To test out the sink connector, you can use the following command to enter a CLI that allows you to manually send
messages to the marklogic
topic that the connector is configured by default to read from:
bin/kafka-console-producer.sh --broker-list localhost:9092 --topic marklogic
Be sure that the messages you send are consistent with your configuration properties - i.e. if you've set a format of JSON, you should send properly formed JSON objects.
When a document is received and written by the connector, you'll see logging like this:
[2018-12-20 12:54:13,561] INFO flushing 1 queued docs (com.marklogic.client.datamovement.impl.WriteBatcherImpl:549)
To test out the source connector, you can insert documents into MarkLogic that contain data that matches TDE templates to generate Optic rows that match your query. For example, if your TDE template defines an "Authors" view in the "Medical" schema, the source configuration file might have the following properties.
ml.source.optic.dsl=op.fromView("Medical", "Authors")
ml.source.topic=Authors
Then, after the connector is running, monitor the "Authors" topic. When a document is retrieved from MarkLogic and delivered by the connector to the topic, you'll see logging like this:
[2023-01-10 09:58:23,326] INFO [marklogic-source|task-0] DSL query: op.fromView("Medical", "Authors") (com.marklogic.kafka.connect.source.DslQueryHandler:37)
[2023-01-10 09:58:23,395] INFO [marklogic-source|task-0] Source record count: 3; duration: 66 (com.marklogic.kafka.connect.source.RowManagerSourceTask:79)

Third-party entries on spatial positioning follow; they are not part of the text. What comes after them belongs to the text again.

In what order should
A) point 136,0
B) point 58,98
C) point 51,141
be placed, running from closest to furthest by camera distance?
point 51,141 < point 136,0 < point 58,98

You can monitor the number of records in the target Topic using a tool included with Kafka in the bin directory:
bin/kafka-run-class.sh kafka.tools.GetOffsetShell --broker-list localhost:9092 --topic Authors
You can also use a Kafka tool to pull messages from the Topic. If you run this command while loading records from MarkLogic, it will monitor the topic and output the records as they are delivered:
bin/kafka-console-consumer.sh --bootstrap-server localhost:9092 --topic Authors
User documents designed to be published with GitHub Pages and are maintained in the /docs directory of the
project. You must have Ruby installed. Additionally, there seems to be a bug with running jekyll with Ruby 3.3.
The server needs to be run with Ruby 3.2.3, so you will need to run chruby ruby-3.2.3
before starting the jekyll
server. To start the jekyll server, cd into the /docs directory and run the command bundle exec jekyll server
.
This will start the server and the user documents will be available at http://127.0.0.1:4000/.
Please refer to the internal Wiki page for information regarding the process for releasing the connector to the Confluent Hub.